*** Block opens ***

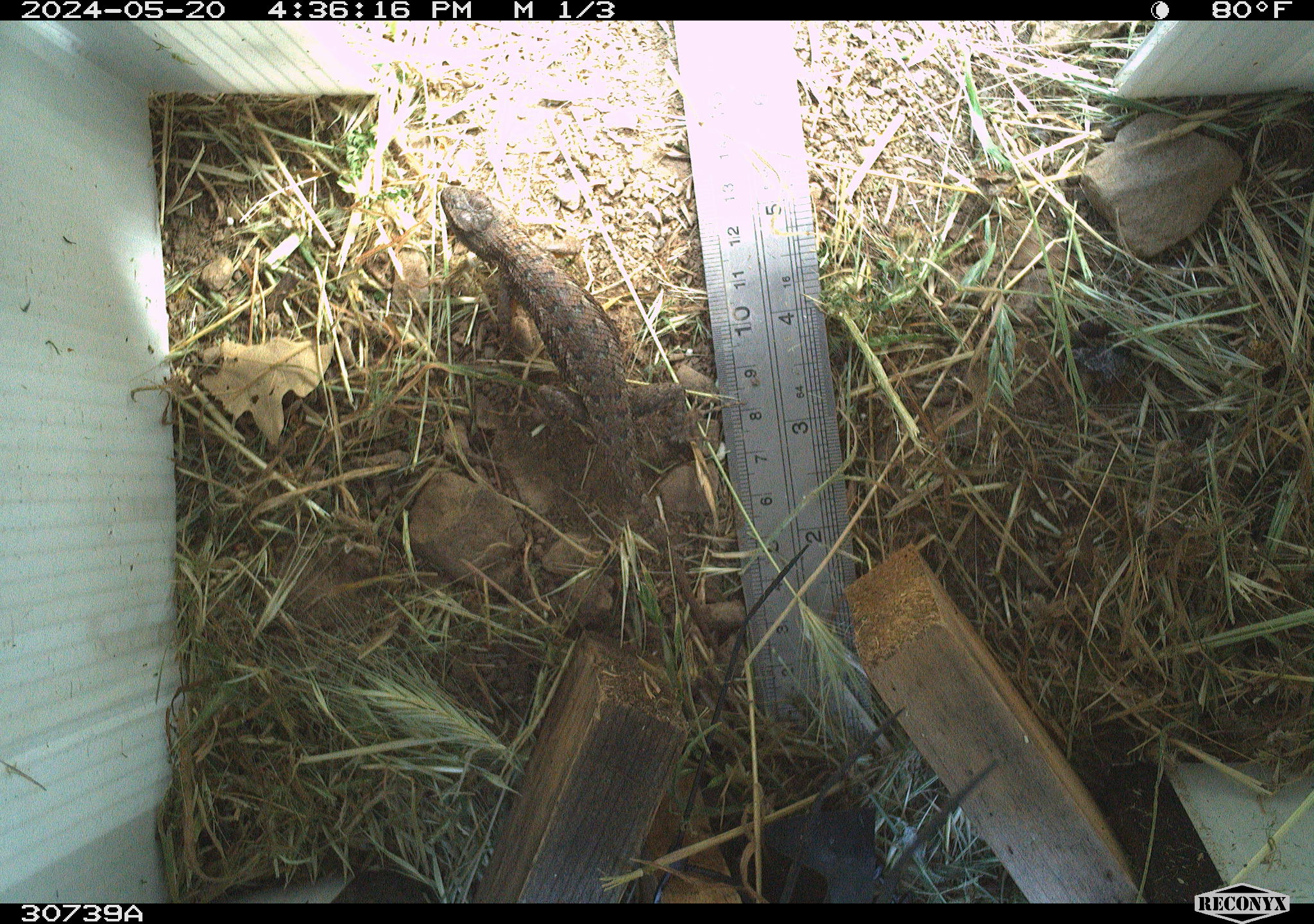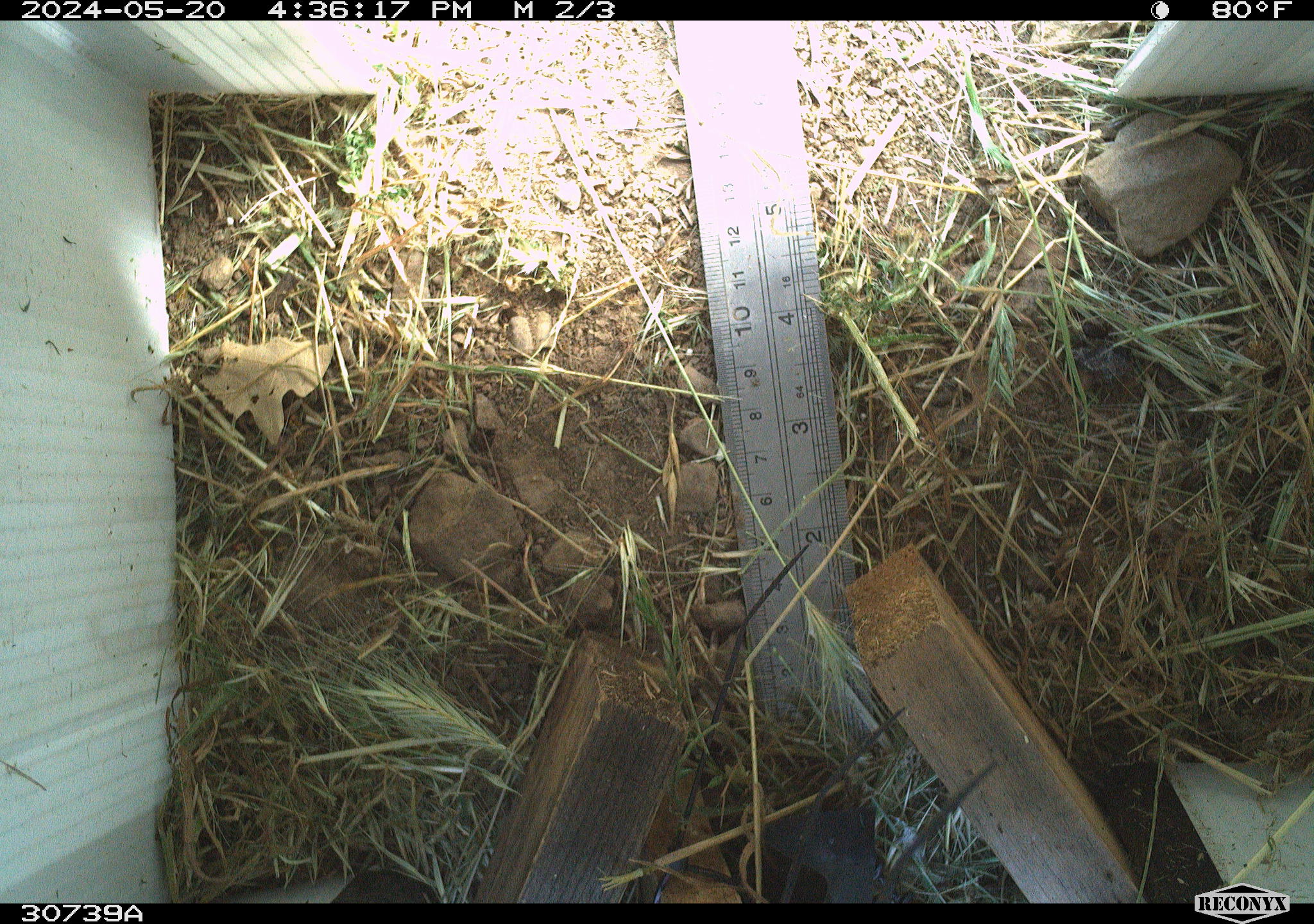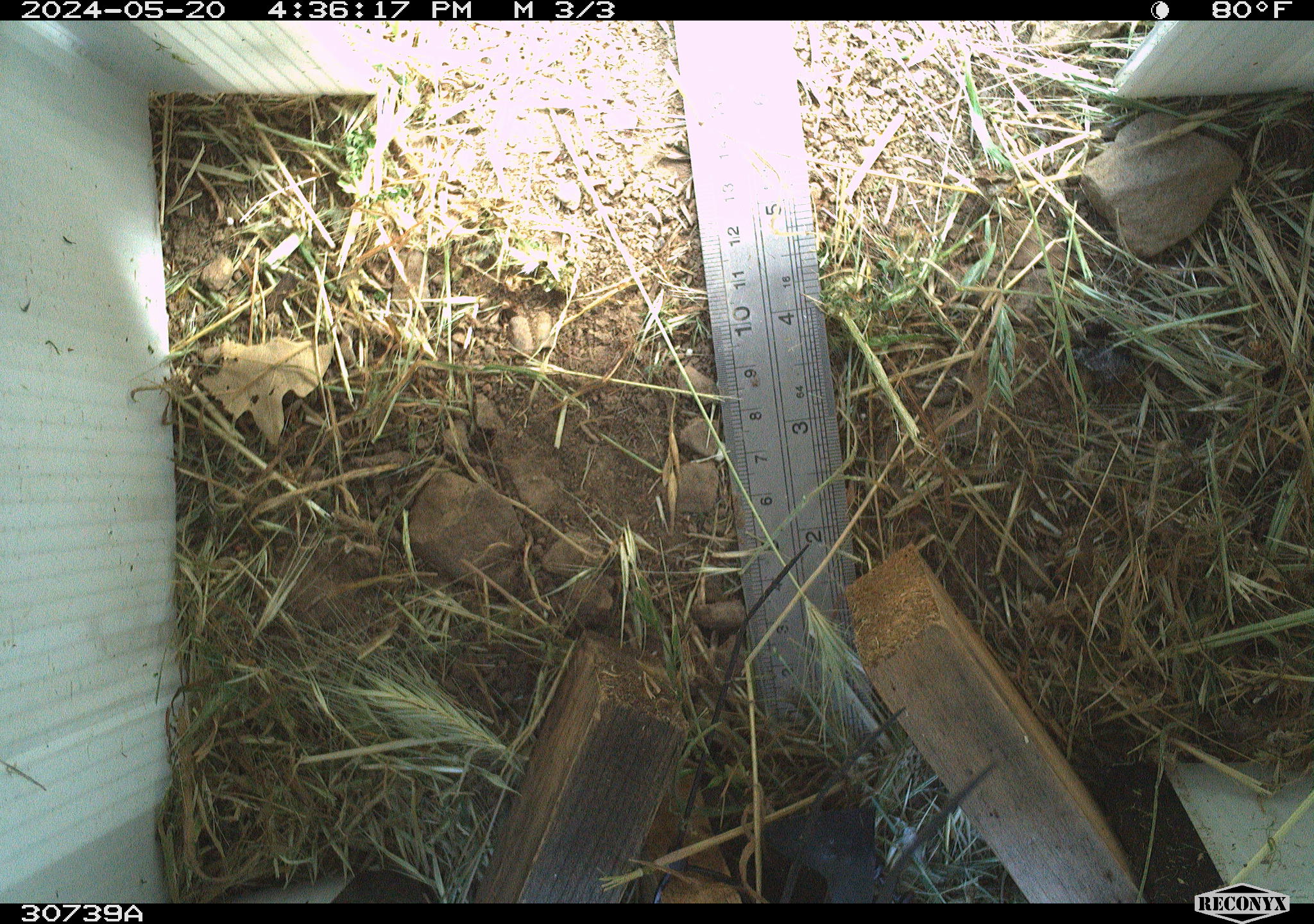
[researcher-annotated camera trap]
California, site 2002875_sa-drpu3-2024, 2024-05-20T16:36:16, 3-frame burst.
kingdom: Animalia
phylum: Chordata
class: Reptilia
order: Squamata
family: Phrynosomatidae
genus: Sceloporus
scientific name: Sceloporus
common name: spiny lizards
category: sceloporus species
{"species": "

*** Block closes ***

**WHAT NEEDS TO BE DONE:**
Beginning with the line that holds "family: Phrynosomatidae", please give again each line exactly until the records end, and include that final line.

**EXPECTED ANSWER:**
family: Phrynosomatidae
genus: Sceloporus
scientific name: Sceloporus
common name: spiny lizards
category: sceloporus species
{"species": "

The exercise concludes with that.